▶ TASK SET
1: List every option the patch-testing text passes with -D in the build command.
2: Carry the patch-testing text forward from its last sentence, describing how the test proceeded.

So, I was ready to give my R-b for this patch, but then I also wanted to
test it. I applied the patch on current edk2 master (7e2a8dfe8a9a,
"ArmPlatformPkg/PrePeiCore: seed temporary stack before entering PEI
core", 2017-10-20), and built OVMF like this:

$ build \
  -a IA32 \
  -a X64 \
  -p OvmfPkg/OvmfPkgIa32X64.dsc \
  -t GCC48 \
  -b NOOPT \
  -D SMM_REQUIRE \
  -D SECURE_BOOT_ENABLE \
  -D E1000_ENABLE \
  -D HTTP_BOOT_ENABLE

For testing I used a recent-ish upstream QEMU development build
(ae49fbbcd8e4, "Merge remote-tracking branch
'remotes/rth/tags/pull-tcg-20171025' into staging", 2017-10-25), with
the Q35 machine type (which is required by SMM anyway).

▶ DATA EXCERPT
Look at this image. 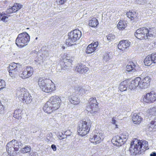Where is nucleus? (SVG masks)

▶ EXPECTED ANSWERS
1: SMM_REQUIRE, SECURE_BOOT_ENABLE, E1000_ENABLE, HTTP_BOOT_ENABLE

2:
The results vary across guest OSes:

(1) Up-to-date Fedora 26 guest crashes during boot, with the following
call stack:

BUG: unable to handle kernel paging request at fffffffefe893018
Call Trace:
 ? __change_page_attr_set_clr+0xaa6/0xd70
 ? kernel_map_pages_in_pgd+0xbc/0xd0
 ? efi_call+0x58/0x90
 ? virt_efi_set_variable.part.7+0x66/0x120
 ? virt_efi_set_variable+0x4f/0x60
 ? efi_delete_dummy_variable+0x62/0x90
 ? efi_enter_virtual_mode+0x4d4/0x4e8
 ? efi_enter_virtual_mode+0x4d4/0x4e8
 ? start_kernel+0x442/0x4e6
 ? early_idt_handler_array+0x120/0x120
 ? x86_64_start_reservations+0x24/0x26
 ? x86_64_start_kernel+0x13e/0x161
 ? secondary_startup_64+0x9f/0x9f

(2) The following Windows OSes all boot successfully:

- Windows 7
- Windows Server 2008 R2
- Windows 8.1
- Windows Server 2012 R2
- Windows 10

(3) Windows Server 2016 crashes with a BSOD; reporting "ATTEMPTED WRITE
TO READONLY MEMORY".

(Without the patch, all OSes boot OK.)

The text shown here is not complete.